-- start DOCUMENT SEGMENT --
We’re not having a Japanese depression. We have no ’shame’ in walking away from a debt. But that’s a good thing. We’re shift our surplus jobs into a new industry and grow from there. Alas… this will be a deep long recession, so I’m talking years in the future.
Got popcorn?
Neil
Two other reasons we can turn Japanese: Our accounting laws don’t allow corporations to park losses off-shore indefinitely (ahem, Fannie Mae), and we don’t have their savings rate.
Also, I remember reading about guys going to work for years in Japan, even though the company had folded, just so they wouldn’t have to admit to being unemployed. Sounds great!
(I assume you mean can’t turn Japanese)
True enough that it’s much harder to cook the books in America. I expect we’ll end up with a de facto nationalized banking system rather than zombie banks shielded by intentionally lax regulation.
I don’t think we’ll do things exactly like the Japanese did. They did everything they could to slow and cushion the crash. I expect about the same here, and based on the comparison of the two depressions, I think that’s the right thing to do in principle. Of course there are a lot of fairness and corruption issues to be dealt with and there’s no guarantee they’ll be handled properly, especially with all the secrecy and backroom dealings we’ve had in the past 7 years.
Both depressions were once-off events so you can always argue that some other aspect of the Japanese depression made it a milder one. But the events of the Japanese depression aren’t a good argument against bank-propping and reflation because it wasn’t nearly as bad as other 20th century depressions. The Japanese depression was onerous and, well, depressing, but the American one was horrifying.
But it can’t be repeated cuz we don’t have that evil gold standard, right? That paper moneys gonna save us!
-- end DOCUMENT SEGMENT --
-- start MATERIAL SHOWN --
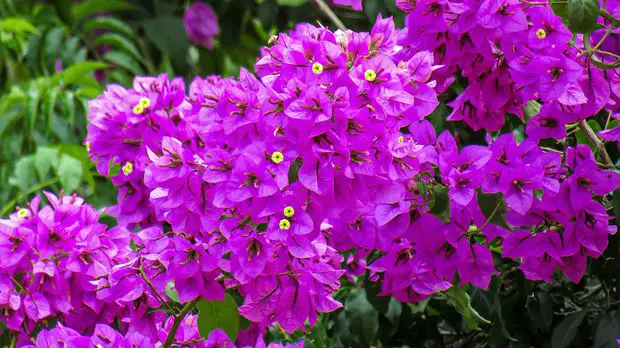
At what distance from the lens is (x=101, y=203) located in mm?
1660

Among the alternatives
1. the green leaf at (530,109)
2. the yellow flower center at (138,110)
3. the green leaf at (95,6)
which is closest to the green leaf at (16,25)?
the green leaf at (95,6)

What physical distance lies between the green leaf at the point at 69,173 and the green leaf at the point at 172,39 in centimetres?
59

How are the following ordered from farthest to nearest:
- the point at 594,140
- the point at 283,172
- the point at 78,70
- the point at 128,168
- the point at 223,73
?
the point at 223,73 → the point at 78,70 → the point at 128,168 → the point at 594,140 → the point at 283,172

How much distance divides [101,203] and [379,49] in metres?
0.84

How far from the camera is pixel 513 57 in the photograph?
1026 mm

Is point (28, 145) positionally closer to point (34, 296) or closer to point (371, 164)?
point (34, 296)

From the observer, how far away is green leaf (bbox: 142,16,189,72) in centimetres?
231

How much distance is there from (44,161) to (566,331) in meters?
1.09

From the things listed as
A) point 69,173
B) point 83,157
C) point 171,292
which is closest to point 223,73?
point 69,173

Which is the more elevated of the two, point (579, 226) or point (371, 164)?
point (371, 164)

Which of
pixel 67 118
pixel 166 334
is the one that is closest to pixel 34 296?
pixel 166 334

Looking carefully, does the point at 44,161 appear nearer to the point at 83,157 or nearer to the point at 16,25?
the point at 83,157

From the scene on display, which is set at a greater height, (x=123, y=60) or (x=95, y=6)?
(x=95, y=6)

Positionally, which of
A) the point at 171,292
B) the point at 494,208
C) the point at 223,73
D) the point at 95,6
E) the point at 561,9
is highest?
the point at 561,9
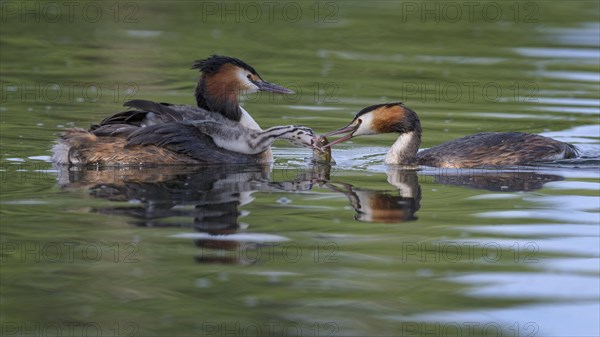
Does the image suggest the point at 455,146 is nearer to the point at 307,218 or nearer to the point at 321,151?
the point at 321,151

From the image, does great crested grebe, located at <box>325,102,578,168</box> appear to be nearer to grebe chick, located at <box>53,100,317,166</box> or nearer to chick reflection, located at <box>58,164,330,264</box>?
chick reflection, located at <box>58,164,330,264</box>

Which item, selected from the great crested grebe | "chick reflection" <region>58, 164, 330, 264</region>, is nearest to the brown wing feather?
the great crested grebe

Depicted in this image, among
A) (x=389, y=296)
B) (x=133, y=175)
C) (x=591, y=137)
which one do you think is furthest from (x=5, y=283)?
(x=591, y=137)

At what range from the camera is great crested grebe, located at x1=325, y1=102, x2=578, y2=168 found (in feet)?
-- end MATERIAL SHOWN --
◆ WHAT YOU HAVE TO DO ◆
Transcribe the discussion about the Japanese depression, from "Also, I remember" up to and including "can’t turn Japanese)".

◆ FULL SOLUTION ◆
Also, I remember reading about guys going to work for years in Japan, even though the company had folded, just so they wouldn’t have to admit to being unemployed. Sounds great!
(I assume you mean can’t turn Japanese)